Wie Hitze deinen Kohlenhydratplan verändert (es ist nicht nur "mehr trinken")
Hitze erhöht deine Schweißrate, aber das ist nicht alles — sie belastet den Körper zusätzlich beim Versuch, die Körpertemperatur zu halten. Um sich abzukühlen, leitet der Körper mehr Blut zur Haut. Dieses Blut muss irgendwoher kommen, und einer der Orte, von denen es "geliehen" wird, ist der Darm. Das ist eine normale, gesunde Reaktion, die für die Ernährungsplanung relevant ist.
Bei geringerer Durchblutung des Darms verlangsamt sich die Verdauung. Studien zu Belastung in der Hitze zeigen, dass Magenentleerung und Kohlenhydrataufnahme messbar sinken können, wenn die Körperkerntemperatur steigt und der Körper der Kühlung Priorität gibt.

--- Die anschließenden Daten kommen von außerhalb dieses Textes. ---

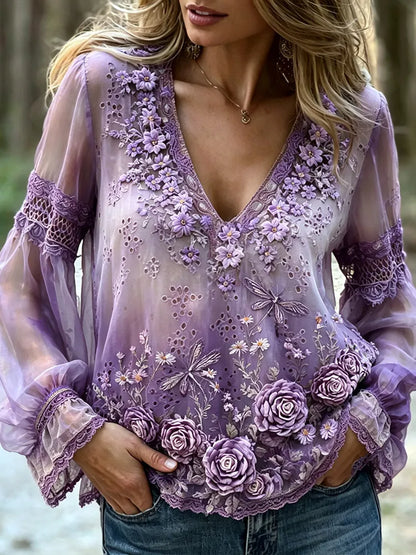 Women's Vintage Purple Floral Art Cotton Linen V-neck Long Sleeve Top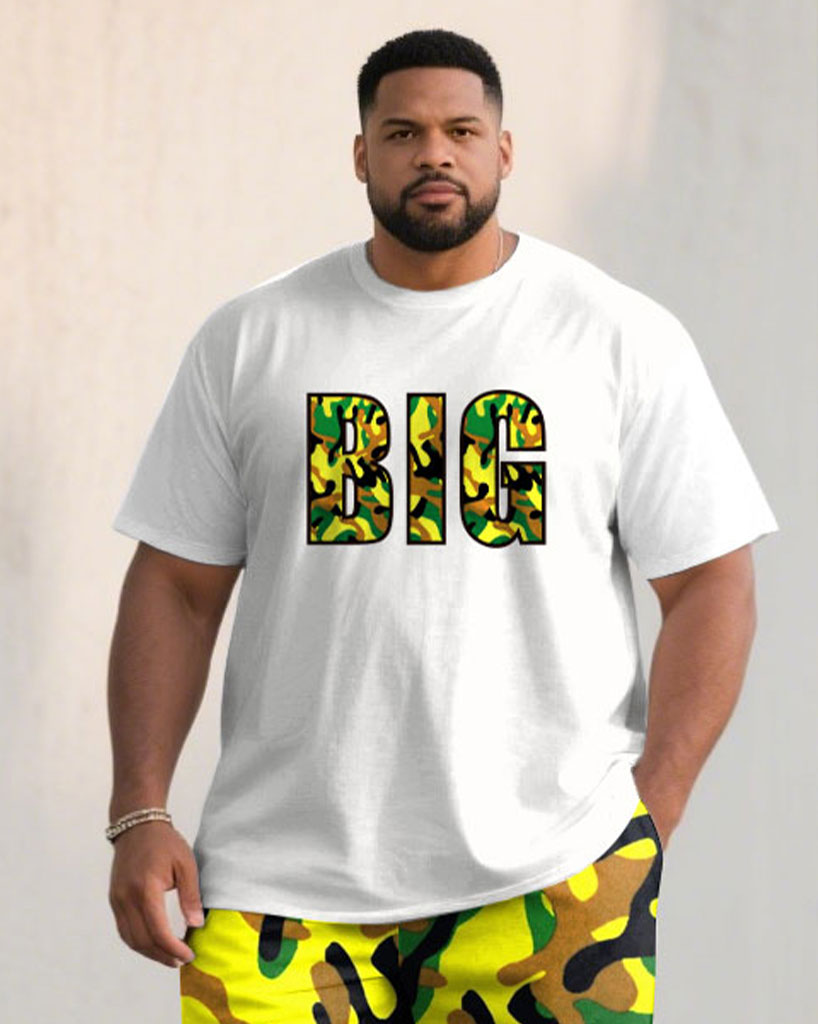 Large Size Men's Camouflage "BIG" Slogan Print Short Sleeve T-shirt Shorts Set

Hitze sorgt also nicht nur dafür, dass du mehr schwitzt — sie kann auch deinen Darm etwas weniger leistungsfähig machen bei der Verarbeitung dessen, was du ihm zuführst.
Deshalb ist der Rat "trink einfach mehr" unvollständig. Wenn die Aufnahmefähigkeit deines Darms durch den Hitzestress bereits etwas eingeschränkt ist, ist mehr Flüssigkeit zwar gut — aber dieselbe hohe Kohlenhydratkonzentration zusätzlich zu dieser zusätzlichen Flüssigkeit beizubehalten, kann nach hinten losgehen. Das Ergebnis sind oft Blähungen, Übelkeit oder Magenkrämpfe.

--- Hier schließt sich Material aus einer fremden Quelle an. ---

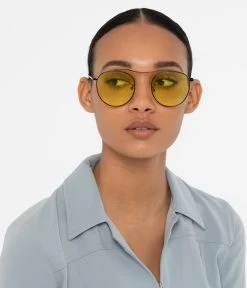 OTIS Oval Sunglasses -Fashion Clothing Store SS20 Sunglasses Otis BlackYellow 3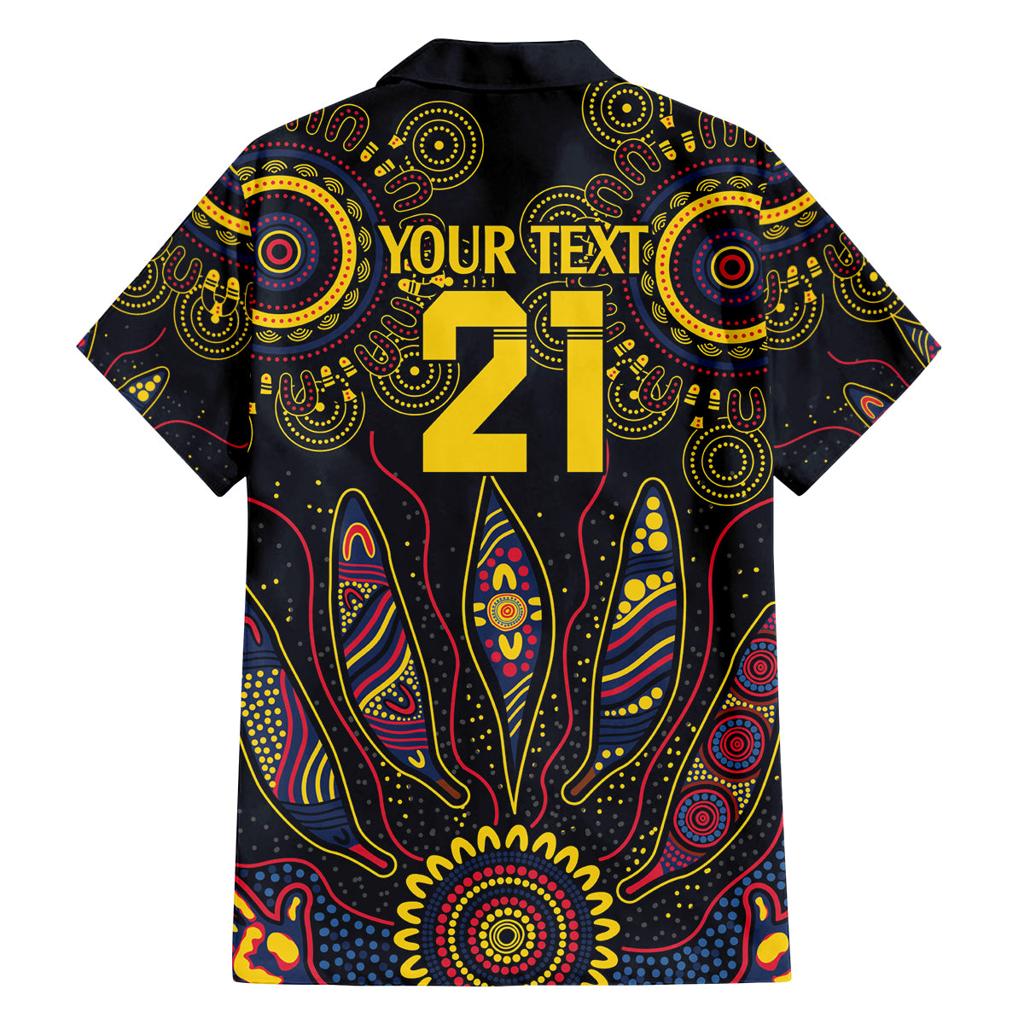 Custom Adelaide Football Family Matching Long Sleeve Bodycon Dress and Hawaiian Shirt With Crow Aboriginal Art Style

Ein besserer Ansatz für heiße Fahrten ist es, die Flaschen leicht zu verdünnen. Dein Flüssigkeitsbedarf steigt in der Hitze stark, und wenn du dieselbe Kohlenhydratkonzentration pro Flasche beibehältst, drückst du in Summe mehr Zucker durch einen Darm, der mit weniger Durchblutung arbeitet. Verdünnen hält die Konzentration näher an dem, was dein Darm bequem verarbeiten kann, während gleichzeitig dein höherer Flüssigkeitsbedarf gedeckt wird.
Es hilft auch, bei Hitze eher auf flüssige Kohlenhydratquellen mit niedrigerer Osmolalität statt auf dichte Gels zu setzen. Ein Gel ist eine konzentrierte Dosis, die dein Darm erst mit seinen eigenen Flüssigkeitsreserven verdünnen muss (sofern du nicht viel reines Wasser hinterhertrinkst); eine gut gemischte Flasche liegt bereits auf einer milderen Konzentration. Und vergiss Natrium nicht — Schweißrate und Natriumverlust steigen bei Hitze beide, dein Elektrolytbedarf wächst also parallel zum Flüssigkeitsbedarf (mehr dazu in unserem Artikel über Natrium und Elektrolyte).
Auch die Hitzeakklimatisierung spielt eine Rolle. Radfahrer, die ein bis zwei Wochen unter heißen Bedingungen trainieren, passen sich an: Sie schwitzen effizienter, und ihr Darm verträgt Hitzestress unter Belastung meist besser. Jemand, der den ganzen Sommer bei Hitze gefahren ist, kommt mit einem heißen Tag ganz anders zurecht als jemand, der die erste Hitzewelle der Saison erwischt — dein Plan sollte also deine tatsächliche Akklimatisierung berücksichtigen, nicht nur die Vorhersagetemperatur.
Das bedeutet nicht, dass du bei einem gewöhnlichen warmen Tag deine ganze Ernährung umkrempeln musst. Relevant wird das vor allem bei wirklich heißen, langen Ausfahrten, bei denen der Zielkonflikt zwischen Flüssigkeit und Darmtoleranz spürbar wird. Carb Fueling nimmt die Streckentemperatur als Eingabe und passt die geschätzte Flüssigkeitsmenge entsprechend an — planst du also eine heiße Fahrt, siehst du Flüssigkeits- und Kohlenhydratbedarf zusammen und kannst deine Zufuhr anpassen, statt zu raten.
Quellen: Mougin et al., J Appl Physiol 2025 (Hitze senkt die Oxidation exogener Kohlenhydrate um ca. 20%, selbst bei voll aufrechterhaltener Flüssigkeitszufuhr, hauptsächlich durch verringerte Darmaufnahme).